I've always heard not to drink hot tap water or cook with it because of the risk of nasty things leaching from the pipes. https://www.abc.net.au/news/2023-09-07/is-it-actually-bad-to-drink-warm-water-from-the-tap/102812252

[–] HeyThisIsntTheYMCA@lemmy.world 2 points 6 days ago (2 children)

Legionella specifically. If you're going to drink hot from the tap, go all the way to boiling first

[–] fullsquare@awful.systems 3 points 6 days ago (1 children)

legionella dies after 2min at 60C tho

[–] HeyThisIsntTheYMCA@lemmy.world 1 points 6 days ago (1 children)
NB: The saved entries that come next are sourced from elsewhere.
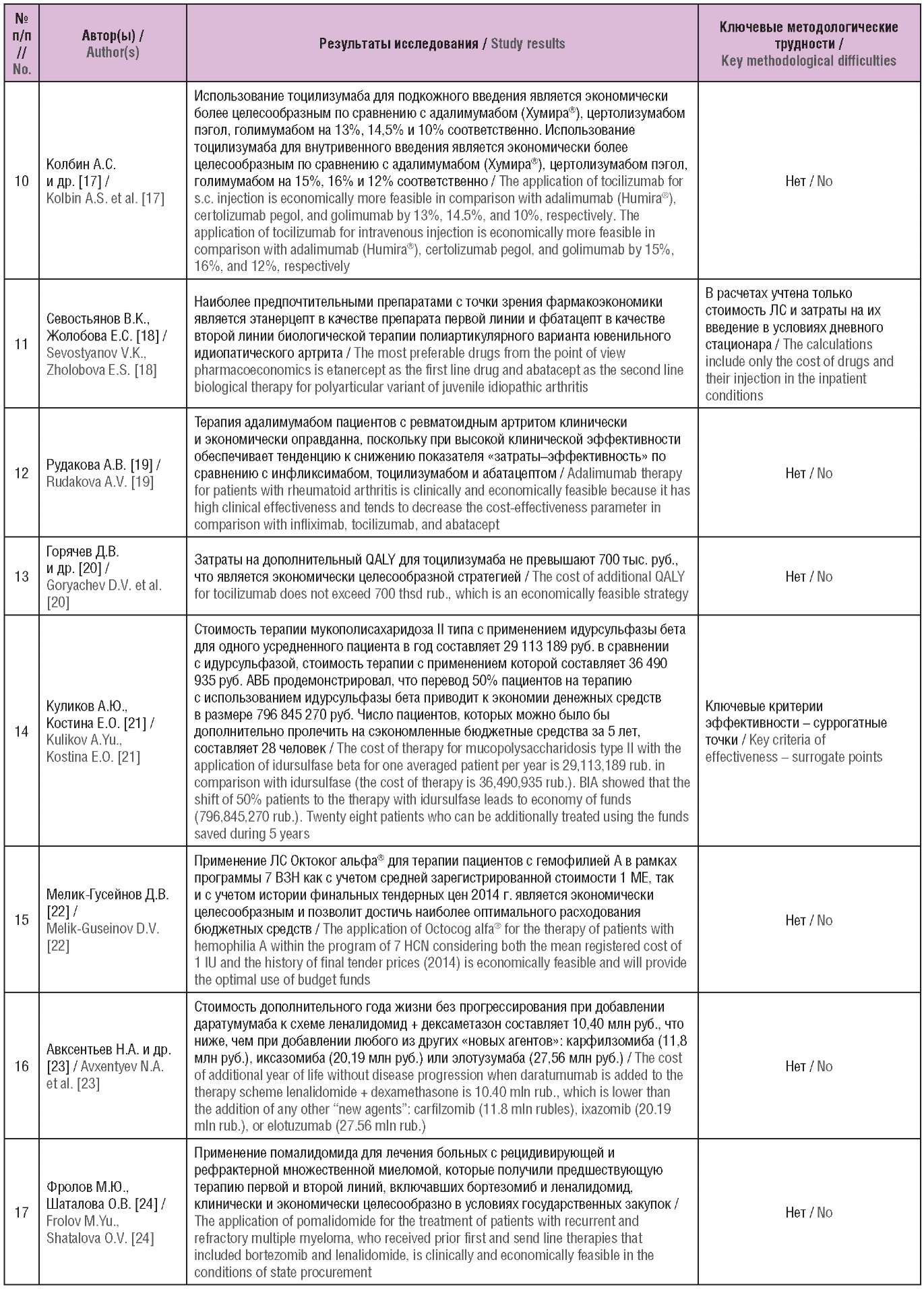 | № п/п // No. | Автор(ы) / Author(s) | Результаты исследования / Study results | Ключевые методологические трудности / Key methodological difficulties |
|---|---|---|---|
| 10 | Колбин А.С. и др. [17] / Kolbin A.S. et al. [17] | Использование тоцилизумаба для подкожного введения является экономически более целесообразным по сравнению с адалимумабом (Хумира®), цертолизумабом пэгол, голимумабом на 13%, 14,5% и 10% соответственно. Использование тоцилизумаба для внутривенного введения является экономически более целесообразным по сравнению с адалимумабом (Хумира®), цертолизумабом пэгол, голимумабом на 15%, 16% и 12% соответственно / The application of tocilizumab for s.c. injection is economically more feasible in comparison with adalimumab (Humira®), certolizumab pegol, and golimumab by 13%, 14.5%, and 10%, respectively. The application of tocilizumab for intravenous injection is economically more feasible in comparison with adalimumab (Humira®), certolizumab pegol, and golimumab by 15%, 16%, and 12%, respectively | Нет / No |
| 11 | Севостьянов В.К., Жолобова Е.С. [18] / Sevostyanov V.K., Zholobova E.S. [18] | Наиболее предпочтительными препаратами с точки зрения фармакоэкономики является этанерцепт в качестве препарата первой линии и фбатацепт в качестве второй линии биологической терапии полиартикулярного варианта ювенильного идиопатического артрита / The most preferable drugs from the point of view pharmacoeconomics is etanercept as the first line drug and abatacept as the second line biological therapy for polyarticular variant of juvenile idiopathic arthritis | В расчетах учтена только стоимость ЛС и затраты на их введение в условиях дневного стационара / The calculations include only the cost of drugs and their injection in the inpatient conditions |
| 12 | Рудакова А.В. [19] / Rudakova A.V. [19] | Терапия адалимумабом пациентов с ревматоидным артритом клинически и экономически оправданна, поскольку при высокой клинической эффективности обеспечивает тенденцию к снижению показателя «затраты–эффективность» по сравнению с инфликсимабом, тоцилизумабом и абатацептом / Adalimumab therapy for patients with rheumatoid arthritis is clinically and economically feasible because it has high clinical effectiveness and tends to decrease the cost-effectiveness parameter in comparison with infliximab, tocilizumab, and abatacept | Нет / No |
| 13 | Горячев Д.В. и др. [20] / Goryachev D.V. et al. [20] | Затраты на дополнительный QALY для тоцилизумаба не превышают 700 тыс. руб., что является экономически целесообразной стратегией / The cost of additional QALY for tocilizumab does not exceed 700 thsd rub., which is an economically feasible strategy | Нет / No |
| 14 | Куликов А.Ю., Костина Е.О. [21] / Kulikov A.Yu., Kostina E.O. [21] | Стоимость терапии мукополисахаридоза II типа с применением идурсульфазы бета для одного усредненного пациента в год составляет 29 113 189 руб. в сравнении с идурсульфазой, стоимость терапии с применением которой составляет 36 490 935 руб. АВБ продемонстрировал, что перевод 50% пациентов на терапию с использованием идурсульфазы бета приводит к экономии денежных средств в размере 796 845 270 руб. Число пациентов, которых можно было бы дополнительно пролечить на сэкономленные бюджетные средства за 5 лет, составляет 28 человек / The cost of therapy for mucopolysaccharidosis type II with the application of idursulfase beta for one averaged patient per year is 29,113,189 rub. in comparison with idursulfase (the cost of therapy is 36,490,935 rub.). BIA showed that the shift of 50% patients to the therapy with idursulfase leads to economy of funds (796,845,270 rub.). Twenty eight patients who can be additionally treated using the funds saved during 5 years | Ключевые критерии эффективности – суррогатные точки / Key criteria of effectiveness – surrogate points |
| 15 | Мелик-Гусейнов Д.В. [22] / Melik-Guseinov D.V. [22] | Применение ЛС Октоког альфа® для терапии пациентов с гемофилией А в рамках программы 7 ВЗН как с учетом средней зарегистрированной стоимости 1 МЕ, так и с учетом истории финальных тендерных цен 2014 г. является экономически целесообразным и позволит достичь наиболее оптимального расходования бюджетных средств / The application of Octocog alfa® for the therapy of patients with hemophilia A within the program of 7 HCN considering both the mean registered cost of 1 IU and the history of final tender prices (2014) is economically feasible and will provide the optimal use of budget funds | Нет / No |
| 16 | Авксентьев Н.А. и др. [23] / Avxentyev N.A. et al. [23] | Стоимость дополнительного года жизни без прогрессирования при добавлении даратумумаба к схеме леналидомид + дексаметазон составляет 10,40 млн руб., что ниже, чем при добавлении любого из других «новых агентов»: карфилзомиба (11,8 млн руб.), иксазомиба (20,19 млн руб.) или элотузумаба (27,56 млн руб.) / The cost of additional year of life without disease progression when daratumumab is added to the therapy scheme lenalidomide + dexamethasone is 10.40 mln rub., which is lower than the addition of any other “new agents”: carfilzomib (11.8 mln rubles), ixazomib (20.19 mln rub.), or elotuzumab (27.56 mln rub.) | Нет / No |
| 17 | Фролов М.Ю., Шаталова О.В. [24] / Frolov M.Yu., Shatalova O.V. [24] | Применение помалидомида для лечения больных с рецидивирующей и рефрактерной множественной миеломой, которые получили предшествующую терапию первой и второй линий, включавших бортезомиб и леналидомид, клинически и экономически целесообразно в условиях государственных закупок / The application of pomalidomide for the treatment of patients with recurrent and refractory multiple myeloma, who received prior first and send line therapies that included bortezomib and lenalidomide, is clinically and economically feasible in the conditions of state procurement | Нет / No |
do i look like i'm made of thermometers?

don't look in my barbecue drawer look at the thing in front of you that is meat

[–] fullsquare@awful.systems 2 points 6 days ago

where i live it's a part of building code that hot water has to be hot enough that legionella doesn't survive in it. depending on the place it might be different and whether building is up to code is a separate thing entirely

If you have legionella in your hot water, the issue isn't going to come from drinking it, but inhaling it when you shower. As long as you don't have a dead leg in your water system or a circuit that stagnates for long periods of time, legionella is pretty much a non-issue in the vast majority of homes, even older homes.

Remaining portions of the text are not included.